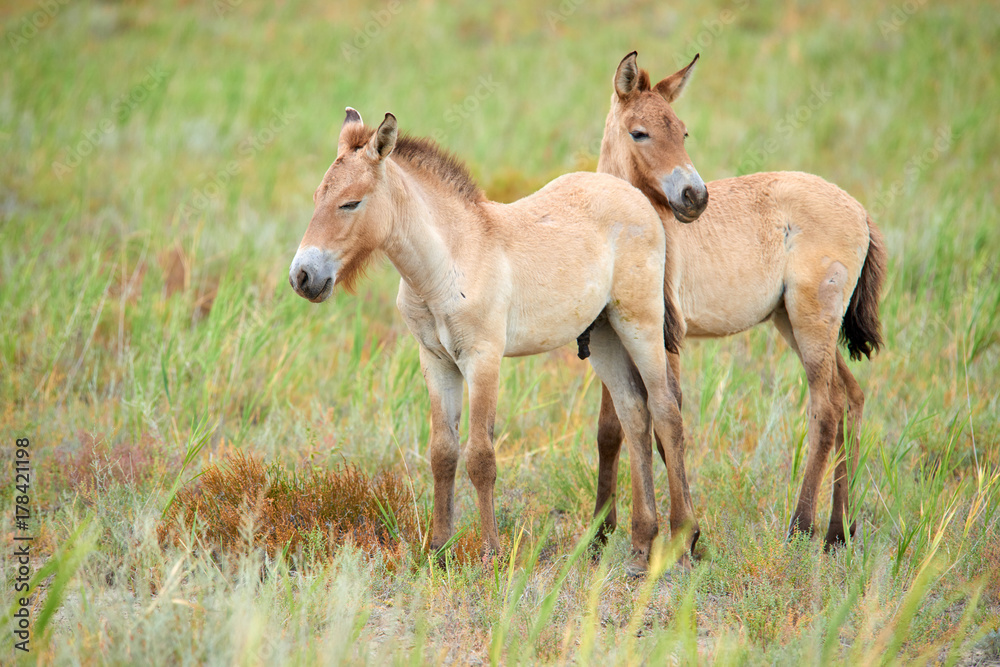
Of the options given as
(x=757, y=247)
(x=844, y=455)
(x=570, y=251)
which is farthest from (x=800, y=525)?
(x=570, y=251)

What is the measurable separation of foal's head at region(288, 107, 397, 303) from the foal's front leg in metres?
0.68

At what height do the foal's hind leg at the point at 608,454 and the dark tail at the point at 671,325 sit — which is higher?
the dark tail at the point at 671,325

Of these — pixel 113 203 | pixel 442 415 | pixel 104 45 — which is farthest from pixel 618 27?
pixel 442 415

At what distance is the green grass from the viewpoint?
10.1 feet

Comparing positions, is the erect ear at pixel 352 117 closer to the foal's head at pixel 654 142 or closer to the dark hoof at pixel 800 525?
the foal's head at pixel 654 142

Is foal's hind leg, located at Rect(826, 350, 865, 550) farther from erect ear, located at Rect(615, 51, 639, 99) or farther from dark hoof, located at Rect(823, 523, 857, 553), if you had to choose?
erect ear, located at Rect(615, 51, 639, 99)

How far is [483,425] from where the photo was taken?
355 cm

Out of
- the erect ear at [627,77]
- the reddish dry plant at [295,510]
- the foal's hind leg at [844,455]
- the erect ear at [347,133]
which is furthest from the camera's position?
the foal's hind leg at [844,455]

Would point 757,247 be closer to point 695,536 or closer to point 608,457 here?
point 608,457

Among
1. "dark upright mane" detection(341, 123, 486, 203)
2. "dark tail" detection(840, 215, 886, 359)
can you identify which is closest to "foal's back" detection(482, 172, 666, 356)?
"dark upright mane" detection(341, 123, 486, 203)

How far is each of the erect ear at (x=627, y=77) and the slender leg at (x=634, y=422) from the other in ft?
4.17

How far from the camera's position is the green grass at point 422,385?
3.07 m

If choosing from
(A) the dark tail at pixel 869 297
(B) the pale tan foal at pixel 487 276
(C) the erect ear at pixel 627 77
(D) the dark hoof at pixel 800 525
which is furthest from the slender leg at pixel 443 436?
(A) the dark tail at pixel 869 297

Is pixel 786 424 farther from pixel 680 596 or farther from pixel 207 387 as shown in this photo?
pixel 207 387
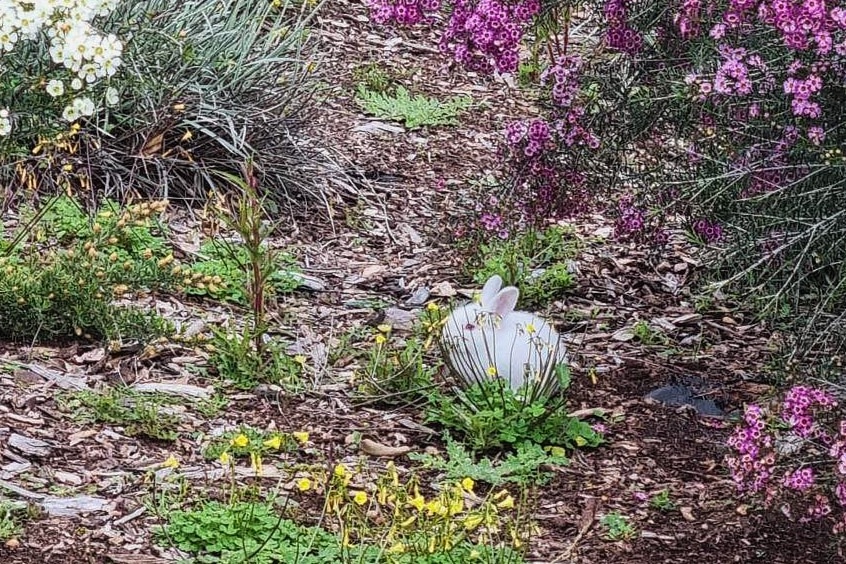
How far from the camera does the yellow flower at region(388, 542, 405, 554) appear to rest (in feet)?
8.25

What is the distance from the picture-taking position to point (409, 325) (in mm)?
4359

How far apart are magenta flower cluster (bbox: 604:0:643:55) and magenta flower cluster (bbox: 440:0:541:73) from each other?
10.2 inches

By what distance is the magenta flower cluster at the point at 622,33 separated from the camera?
360 centimetres

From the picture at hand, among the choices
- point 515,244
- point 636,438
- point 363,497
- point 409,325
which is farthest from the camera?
point 515,244

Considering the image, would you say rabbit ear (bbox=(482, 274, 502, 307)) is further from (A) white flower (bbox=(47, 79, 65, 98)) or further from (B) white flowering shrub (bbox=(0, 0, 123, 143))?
(A) white flower (bbox=(47, 79, 65, 98))

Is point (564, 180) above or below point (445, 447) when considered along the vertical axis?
above

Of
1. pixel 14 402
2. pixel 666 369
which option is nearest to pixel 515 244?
pixel 666 369

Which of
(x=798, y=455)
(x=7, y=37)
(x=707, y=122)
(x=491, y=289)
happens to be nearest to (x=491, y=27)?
(x=707, y=122)

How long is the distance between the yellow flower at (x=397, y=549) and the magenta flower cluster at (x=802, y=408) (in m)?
0.85

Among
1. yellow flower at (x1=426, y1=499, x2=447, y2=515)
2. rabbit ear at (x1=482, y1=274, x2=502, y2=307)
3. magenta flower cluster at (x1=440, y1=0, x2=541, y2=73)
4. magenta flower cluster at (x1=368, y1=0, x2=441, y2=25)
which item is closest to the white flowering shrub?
magenta flower cluster at (x1=368, y1=0, x2=441, y2=25)

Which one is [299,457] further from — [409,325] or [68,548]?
[409,325]

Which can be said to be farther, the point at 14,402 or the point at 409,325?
the point at 409,325

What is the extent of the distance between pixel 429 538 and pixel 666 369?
63.2 inches

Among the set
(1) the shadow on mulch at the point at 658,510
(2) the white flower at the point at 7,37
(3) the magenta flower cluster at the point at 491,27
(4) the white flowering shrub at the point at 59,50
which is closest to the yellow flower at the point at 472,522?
(1) the shadow on mulch at the point at 658,510
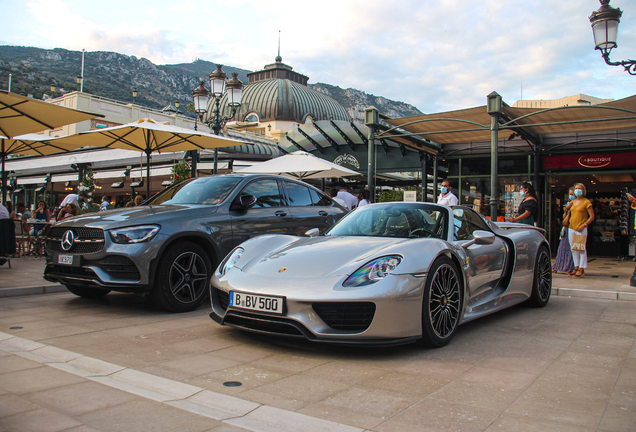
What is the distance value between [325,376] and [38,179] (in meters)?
37.9

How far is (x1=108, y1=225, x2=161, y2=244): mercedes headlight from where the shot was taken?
5.03 metres

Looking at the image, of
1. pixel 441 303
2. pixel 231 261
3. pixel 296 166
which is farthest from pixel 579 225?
pixel 231 261

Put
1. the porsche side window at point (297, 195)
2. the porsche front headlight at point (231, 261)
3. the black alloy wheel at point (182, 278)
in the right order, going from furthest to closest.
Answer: the porsche side window at point (297, 195)
the black alloy wheel at point (182, 278)
the porsche front headlight at point (231, 261)

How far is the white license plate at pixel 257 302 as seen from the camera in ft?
11.7

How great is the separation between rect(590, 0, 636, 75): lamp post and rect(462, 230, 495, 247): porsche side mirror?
5.97m

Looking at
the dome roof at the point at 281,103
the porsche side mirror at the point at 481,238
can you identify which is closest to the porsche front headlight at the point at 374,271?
the porsche side mirror at the point at 481,238

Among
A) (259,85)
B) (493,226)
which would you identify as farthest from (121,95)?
(493,226)

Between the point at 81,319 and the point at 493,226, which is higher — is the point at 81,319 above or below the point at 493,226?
below

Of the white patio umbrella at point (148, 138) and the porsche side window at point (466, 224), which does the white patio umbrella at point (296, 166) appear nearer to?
the white patio umbrella at point (148, 138)

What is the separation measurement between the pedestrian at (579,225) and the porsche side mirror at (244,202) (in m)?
6.42

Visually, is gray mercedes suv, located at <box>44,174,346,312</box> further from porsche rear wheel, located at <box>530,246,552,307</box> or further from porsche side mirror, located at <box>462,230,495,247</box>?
porsche rear wheel, located at <box>530,246,552,307</box>

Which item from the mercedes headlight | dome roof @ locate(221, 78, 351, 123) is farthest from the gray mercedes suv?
dome roof @ locate(221, 78, 351, 123)

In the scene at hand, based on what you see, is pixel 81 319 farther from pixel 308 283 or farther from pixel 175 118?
pixel 175 118

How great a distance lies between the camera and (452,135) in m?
13.2
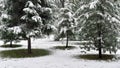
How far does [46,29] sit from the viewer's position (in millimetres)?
14094

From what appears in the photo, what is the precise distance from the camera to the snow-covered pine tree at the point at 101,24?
37.7 feet

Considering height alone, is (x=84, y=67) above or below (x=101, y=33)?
below

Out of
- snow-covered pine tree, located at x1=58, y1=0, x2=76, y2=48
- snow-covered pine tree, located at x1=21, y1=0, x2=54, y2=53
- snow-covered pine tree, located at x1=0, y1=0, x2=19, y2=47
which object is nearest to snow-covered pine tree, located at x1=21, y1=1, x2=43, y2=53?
snow-covered pine tree, located at x1=21, y1=0, x2=54, y2=53

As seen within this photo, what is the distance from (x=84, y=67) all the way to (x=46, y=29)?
5678 mm

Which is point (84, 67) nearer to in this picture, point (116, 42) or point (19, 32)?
point (116, 42)

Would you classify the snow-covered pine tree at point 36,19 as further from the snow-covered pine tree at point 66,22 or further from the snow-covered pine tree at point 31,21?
the snow-covered pine tree at point 66,22

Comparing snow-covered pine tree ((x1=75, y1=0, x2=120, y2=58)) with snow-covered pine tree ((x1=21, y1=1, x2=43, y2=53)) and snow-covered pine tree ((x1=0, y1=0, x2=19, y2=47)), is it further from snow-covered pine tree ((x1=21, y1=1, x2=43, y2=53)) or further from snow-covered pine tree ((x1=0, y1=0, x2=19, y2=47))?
snow-covered pine tree ((x1=0, y1=0, x2=19, y2=47))

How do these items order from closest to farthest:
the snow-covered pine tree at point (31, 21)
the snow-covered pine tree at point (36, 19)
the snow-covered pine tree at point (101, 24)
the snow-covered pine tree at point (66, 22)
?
1. the snow-covered pine tree at point (101, 24)
2. the snow-covered pine tree at point (31, 21)
3. the snow-covered pine tree at point (36, 19)
4. the snow-covered pine tree at point (66, 22)

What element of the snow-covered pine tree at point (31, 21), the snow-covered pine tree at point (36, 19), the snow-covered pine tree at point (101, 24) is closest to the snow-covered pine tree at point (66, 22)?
the snow-covered pine tree at point (36, 19)

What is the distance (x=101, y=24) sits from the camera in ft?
38.4

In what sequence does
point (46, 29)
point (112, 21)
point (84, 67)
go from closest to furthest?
point (84, 67), point (112, 21), point (46, 29)

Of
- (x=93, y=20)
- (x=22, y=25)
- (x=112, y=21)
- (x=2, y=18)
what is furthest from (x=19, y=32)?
(x=112, y=21)

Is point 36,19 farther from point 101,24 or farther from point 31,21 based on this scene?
point 101,24

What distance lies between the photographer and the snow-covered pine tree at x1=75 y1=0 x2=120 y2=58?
11.5 metres
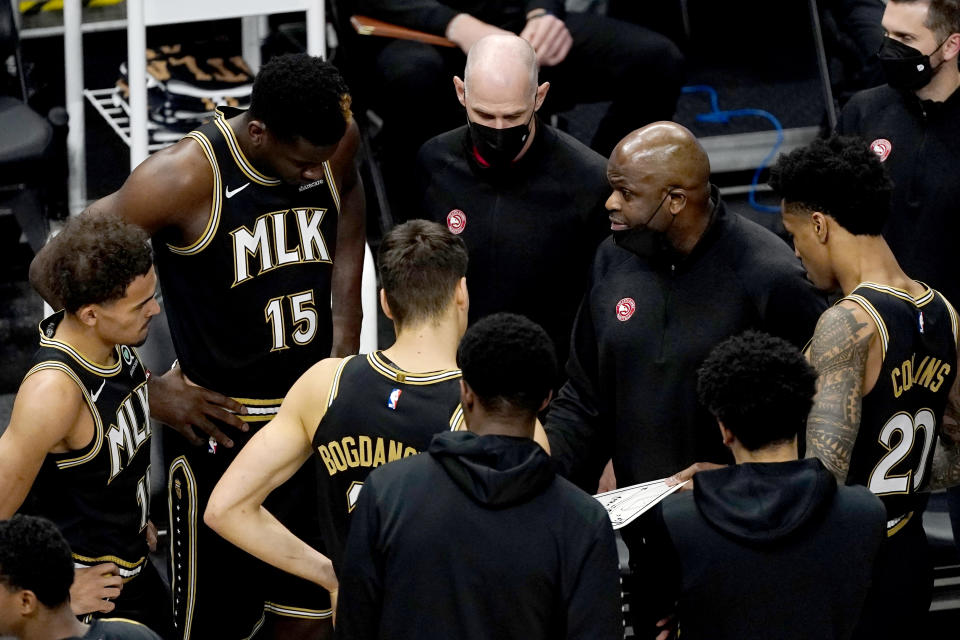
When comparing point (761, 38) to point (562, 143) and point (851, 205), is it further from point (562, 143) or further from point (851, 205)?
point (851, 205)

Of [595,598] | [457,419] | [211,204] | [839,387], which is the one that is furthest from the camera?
[211,204]

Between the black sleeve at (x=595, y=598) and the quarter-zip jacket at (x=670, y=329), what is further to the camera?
the quarter-zip jacket at (x=670, y=329)

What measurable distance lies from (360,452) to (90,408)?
0.71 metres

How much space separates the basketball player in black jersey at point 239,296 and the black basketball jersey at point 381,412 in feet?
2.60

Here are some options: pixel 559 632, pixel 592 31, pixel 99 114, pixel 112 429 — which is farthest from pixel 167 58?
pixel 559 632

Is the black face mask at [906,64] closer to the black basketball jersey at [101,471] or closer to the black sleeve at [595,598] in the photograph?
the black sleeve at [595,598]

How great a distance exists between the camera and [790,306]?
11.2ft

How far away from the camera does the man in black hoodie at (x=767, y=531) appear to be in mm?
2594

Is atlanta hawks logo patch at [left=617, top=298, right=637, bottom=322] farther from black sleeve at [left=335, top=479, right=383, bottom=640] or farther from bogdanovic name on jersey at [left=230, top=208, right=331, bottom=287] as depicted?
black sleeve at [left=335, top=479, right=383, bottom=640]

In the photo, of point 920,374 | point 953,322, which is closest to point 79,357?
point 920,374

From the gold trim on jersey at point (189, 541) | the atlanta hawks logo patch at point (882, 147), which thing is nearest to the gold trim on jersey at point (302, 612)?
the gold trim on jersey at point (189, 541)

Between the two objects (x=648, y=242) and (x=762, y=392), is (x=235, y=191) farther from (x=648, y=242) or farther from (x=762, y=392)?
(x=762, y=392)

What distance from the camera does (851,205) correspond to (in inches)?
126

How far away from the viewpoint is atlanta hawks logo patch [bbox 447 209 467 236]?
4.02 meters
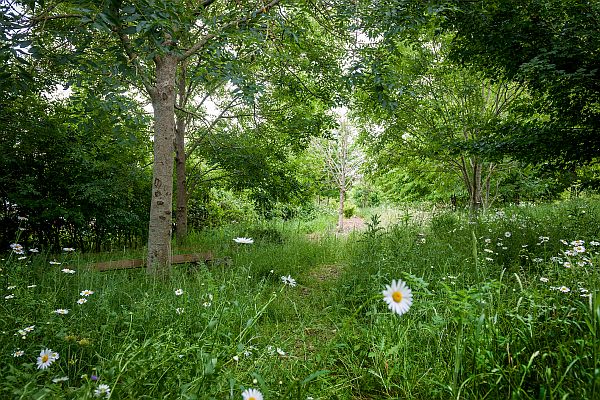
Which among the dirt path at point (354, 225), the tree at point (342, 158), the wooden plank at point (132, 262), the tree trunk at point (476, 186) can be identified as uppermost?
the tree at point (342, 158)

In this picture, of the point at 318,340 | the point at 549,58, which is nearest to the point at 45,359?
the point at 318,340

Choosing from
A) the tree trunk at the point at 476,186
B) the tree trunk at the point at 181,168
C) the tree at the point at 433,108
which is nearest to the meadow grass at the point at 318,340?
the tree trunk at the point at 181,168

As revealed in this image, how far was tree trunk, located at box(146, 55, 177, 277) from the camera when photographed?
3.97 meters

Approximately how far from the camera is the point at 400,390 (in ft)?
5.83

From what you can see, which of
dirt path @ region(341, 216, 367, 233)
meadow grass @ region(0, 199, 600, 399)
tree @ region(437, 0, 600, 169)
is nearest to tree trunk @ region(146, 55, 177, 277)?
meadow grass @ region(0, 199, 600, 399)

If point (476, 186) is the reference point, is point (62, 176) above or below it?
below

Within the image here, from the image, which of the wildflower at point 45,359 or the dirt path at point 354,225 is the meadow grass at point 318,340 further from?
the dirt path at point 354,225

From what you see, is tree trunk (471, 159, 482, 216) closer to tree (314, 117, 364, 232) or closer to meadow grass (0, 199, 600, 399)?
tree (314, 117, 364, 232)

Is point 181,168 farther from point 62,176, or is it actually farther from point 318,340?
point 318,340

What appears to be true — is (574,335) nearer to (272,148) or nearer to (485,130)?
(485,130)

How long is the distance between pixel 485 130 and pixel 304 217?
1057cm

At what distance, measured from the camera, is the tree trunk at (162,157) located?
13.0 ft

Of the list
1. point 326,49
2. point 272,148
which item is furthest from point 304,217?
point 326,49

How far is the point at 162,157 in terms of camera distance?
4.04 m
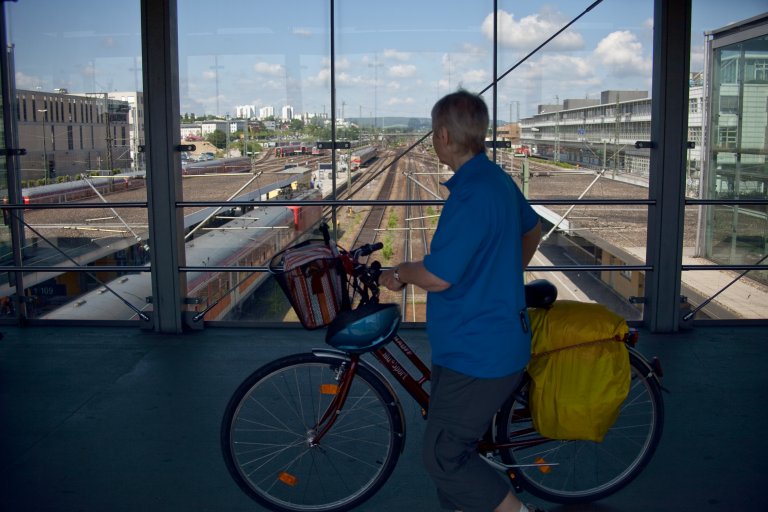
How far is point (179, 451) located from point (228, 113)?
3.44 m

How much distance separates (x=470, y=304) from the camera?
8.43ft

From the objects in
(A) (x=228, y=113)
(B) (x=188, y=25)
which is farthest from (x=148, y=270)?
(B) (x=188, y=25)

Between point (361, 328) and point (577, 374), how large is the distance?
0.73 m

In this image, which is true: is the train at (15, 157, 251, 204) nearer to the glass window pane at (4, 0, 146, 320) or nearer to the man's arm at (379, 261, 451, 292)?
the glass window pane at (4, 0, 146, 320)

- **INSTRUCTION**: Can you pull out, word for word, the lines of the records above, starting with the line containing "From the gold" and going on through the line containing "4.02 meters", with both of those lines included?

- **SOLUTION FOR THIS TASK**:
From the gold trim on jersey at point (189, 541) | the atlanta hawks logo patch at point (882, 147), which thing is nearest to the gold trim on jersey at point (302, 612)?
the gold trim on jersey at point (189, 541)

Between the two objects (x=648, y=242) and (x=762, y=392), is (x=235, y=191) farther from (x=648, y=242) or farther from (x=762, y=392)?
(x=762, y=392)

What distance from the camera does (851,205) correspond to (in inches)?
126

How far away from the viewpoint is atlanta hawks logo patch [bbox 447 209 467 236]?
4.02 meters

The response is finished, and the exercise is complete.